Computer system 1001 may comprise a central processing unit ("CPU"
or "processor") 1002. Processor 1002 may comprise at least one data
processor for executing program components for executing user- or
system-generated requests. A user may include a person, a person
using a device such as those included in this disclosure, or such a
device itself. The processor may include specialized processing
units such as integrated system (bus) controllers, memory
management control units, floating point units, graphics processing
units, digital signal processing units, etc. The processor may
include a microprocessor, such as AMD Athlon, Duron or Opteron,
ARM's application, embedded or secure processors, IBM PowerPC,
Intel's Core, Itanium, Xeon, Celeron or other line of processors,
etc. The processor 1002 may be implemented using mainframe,
distributed processor, multi-core, parallel, grid, or other
architectures.

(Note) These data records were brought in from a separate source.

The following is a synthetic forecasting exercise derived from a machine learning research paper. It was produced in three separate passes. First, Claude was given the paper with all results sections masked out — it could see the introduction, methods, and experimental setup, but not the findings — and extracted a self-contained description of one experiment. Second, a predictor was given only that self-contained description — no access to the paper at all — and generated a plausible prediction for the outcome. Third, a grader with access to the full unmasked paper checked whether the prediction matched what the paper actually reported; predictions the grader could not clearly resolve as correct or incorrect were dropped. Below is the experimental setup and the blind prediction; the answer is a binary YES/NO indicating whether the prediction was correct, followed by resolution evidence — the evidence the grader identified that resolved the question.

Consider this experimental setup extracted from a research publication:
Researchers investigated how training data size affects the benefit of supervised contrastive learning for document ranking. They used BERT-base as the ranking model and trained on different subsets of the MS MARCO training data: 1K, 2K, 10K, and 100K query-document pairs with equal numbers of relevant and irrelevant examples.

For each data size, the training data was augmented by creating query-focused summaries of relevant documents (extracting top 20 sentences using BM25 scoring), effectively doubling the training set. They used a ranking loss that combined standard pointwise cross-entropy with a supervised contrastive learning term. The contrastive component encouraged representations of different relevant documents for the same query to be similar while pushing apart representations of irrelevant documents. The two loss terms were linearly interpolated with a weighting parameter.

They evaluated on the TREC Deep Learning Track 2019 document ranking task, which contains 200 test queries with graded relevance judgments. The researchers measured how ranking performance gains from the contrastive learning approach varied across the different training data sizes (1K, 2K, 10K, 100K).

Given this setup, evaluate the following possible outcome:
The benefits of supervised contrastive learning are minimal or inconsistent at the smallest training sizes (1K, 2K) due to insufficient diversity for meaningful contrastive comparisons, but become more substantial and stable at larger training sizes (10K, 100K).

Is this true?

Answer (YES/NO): NO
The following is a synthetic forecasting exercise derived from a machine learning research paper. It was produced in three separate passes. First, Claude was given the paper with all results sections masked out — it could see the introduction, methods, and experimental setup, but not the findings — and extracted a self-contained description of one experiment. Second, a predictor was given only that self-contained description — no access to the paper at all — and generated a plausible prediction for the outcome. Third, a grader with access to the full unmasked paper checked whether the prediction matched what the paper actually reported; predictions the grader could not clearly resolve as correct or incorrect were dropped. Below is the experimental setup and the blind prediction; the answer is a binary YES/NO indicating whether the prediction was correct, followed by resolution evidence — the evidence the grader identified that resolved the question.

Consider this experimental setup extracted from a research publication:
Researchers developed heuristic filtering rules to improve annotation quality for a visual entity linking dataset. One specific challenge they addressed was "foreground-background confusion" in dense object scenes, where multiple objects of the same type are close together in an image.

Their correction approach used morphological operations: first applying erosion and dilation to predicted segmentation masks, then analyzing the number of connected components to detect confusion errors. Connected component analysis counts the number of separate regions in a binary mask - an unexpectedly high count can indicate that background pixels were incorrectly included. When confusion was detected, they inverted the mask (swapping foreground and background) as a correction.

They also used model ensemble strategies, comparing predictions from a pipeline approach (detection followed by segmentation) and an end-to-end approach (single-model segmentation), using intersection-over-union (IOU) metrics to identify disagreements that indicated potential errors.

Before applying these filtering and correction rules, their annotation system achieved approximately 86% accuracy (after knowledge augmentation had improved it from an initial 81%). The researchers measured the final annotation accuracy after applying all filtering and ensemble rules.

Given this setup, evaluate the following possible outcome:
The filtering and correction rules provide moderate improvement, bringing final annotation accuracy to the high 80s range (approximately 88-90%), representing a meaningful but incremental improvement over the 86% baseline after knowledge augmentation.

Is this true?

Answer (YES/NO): NO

Some embodiments may utilize embedded technologies
like application-specific integrated circuits (ASICs), digital
signal processors (DSPs), Field Programmable Gate Arrays (FPGAs),
etc.
[0070] Processor 1002 may be disposed in communication with one or
more input/output (I/O) devices via I/O interface 1003. The I/O
interface 1003 may employ communication protocols/methods such as,
without limitation, audio, analog, digital, monoaural, RCA, stereo,
IEEE-1394, serial bus, universal serial bus (USB), infrared, PS/2,
BNC, coaxial, component, composite, digital visual interface (DVI),
high-definition multimedia interface (HDMI), RF antennas, S-Video,
VGA, IEEE 802.11 a/b/g/n/x, Bluetooth, cellular (e.g.,
code-division multiple access (CDMA), high-speed packet access
(HSPA+), global system for mobile communications (GSM), long-term
evolution (LTE), WiMax, or the like), etc.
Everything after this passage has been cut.